:: Task instructions ::
From the records below, print only the part that opens with the line containing "Aprendizaje Unadista - Autoevaluaciónes" and closes with the line containing "10 Fortune Teller Flat Illustration"; omit the pictures.

:: Data under study ::
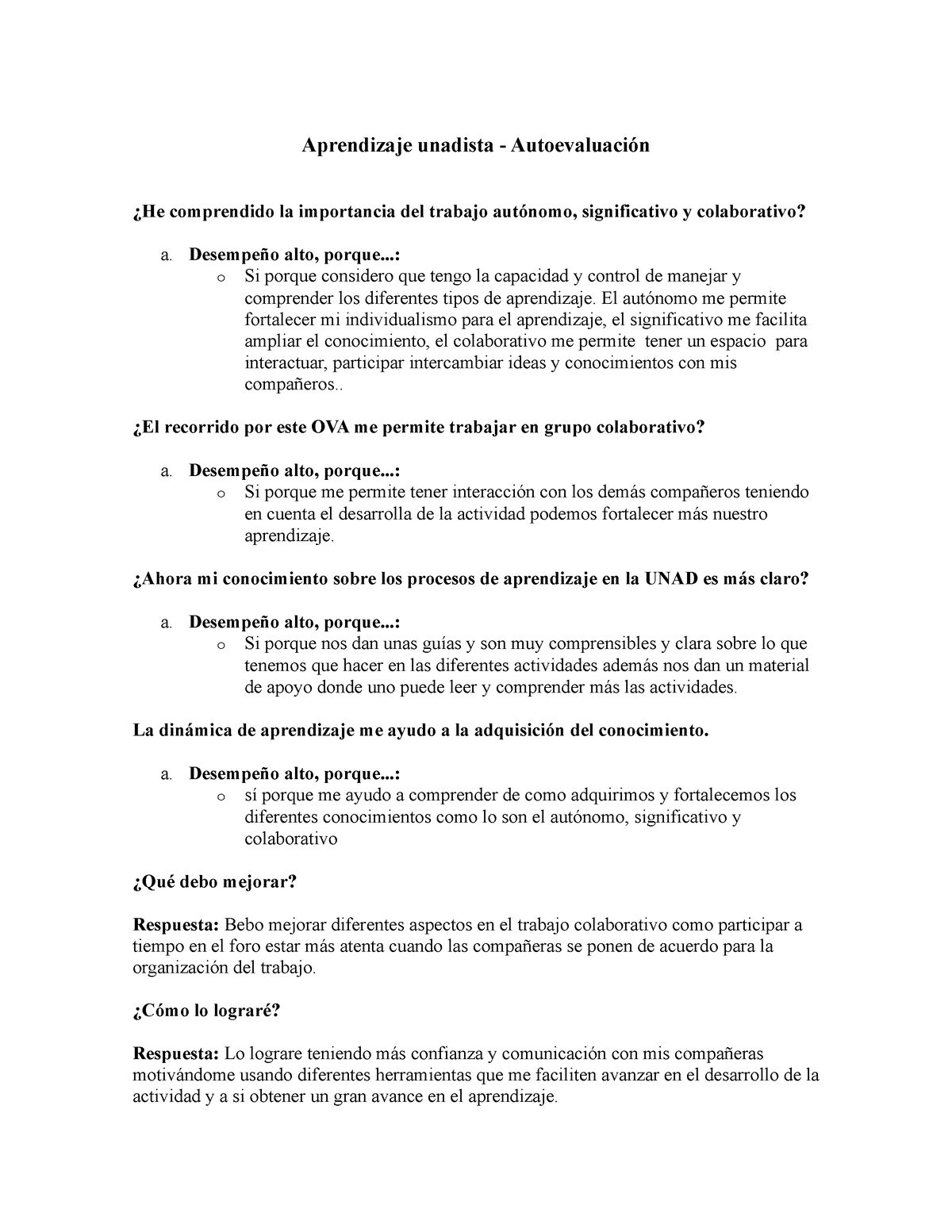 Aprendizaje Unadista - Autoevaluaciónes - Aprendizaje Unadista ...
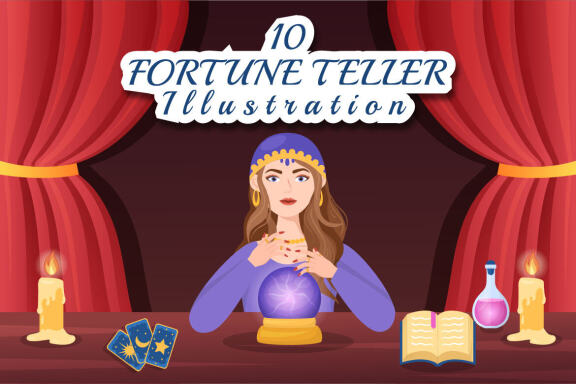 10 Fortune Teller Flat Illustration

--

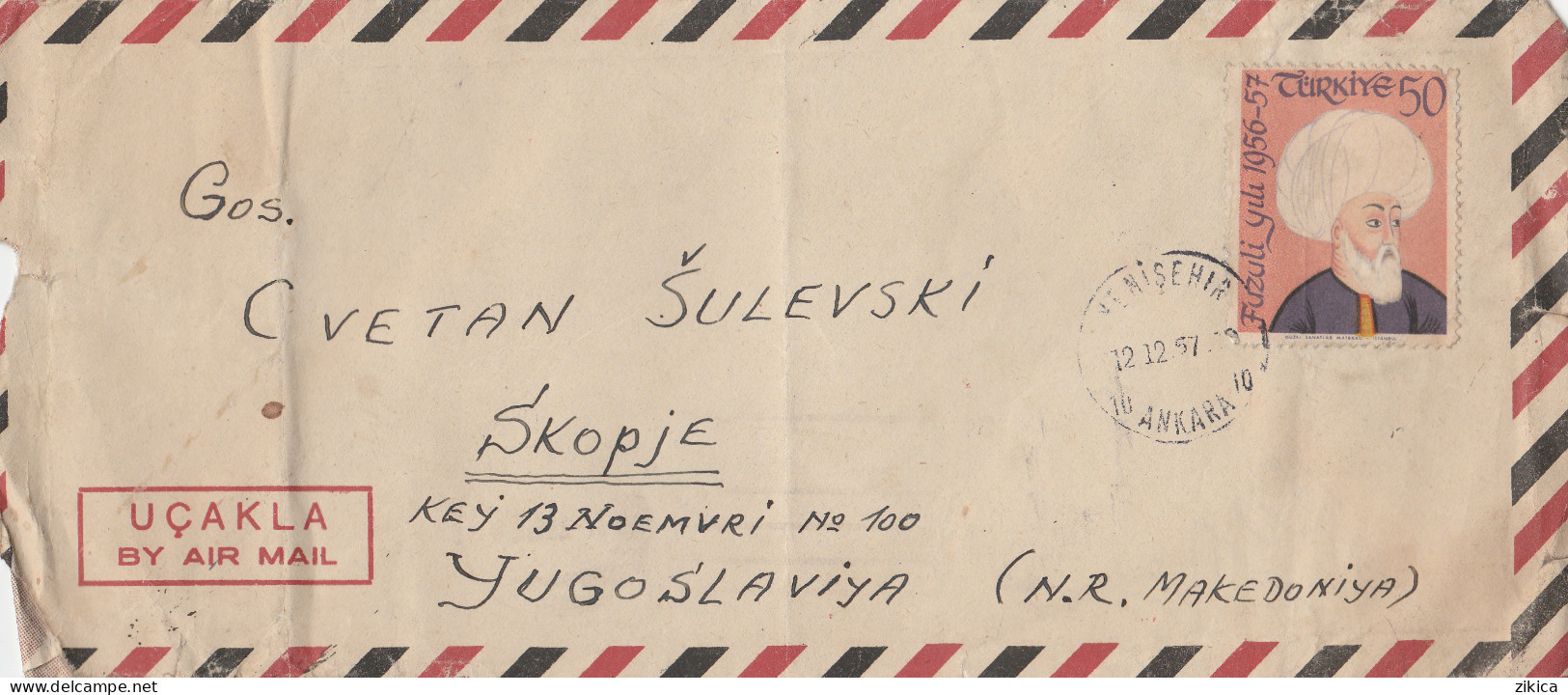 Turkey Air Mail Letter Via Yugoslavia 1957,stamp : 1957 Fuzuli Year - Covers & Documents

:: Answer box ::
 Aprendizaje Unadista - Autoevaluaciónes - Aprendizaje Unadista ...
 10 Fortune Teller Flat Illustration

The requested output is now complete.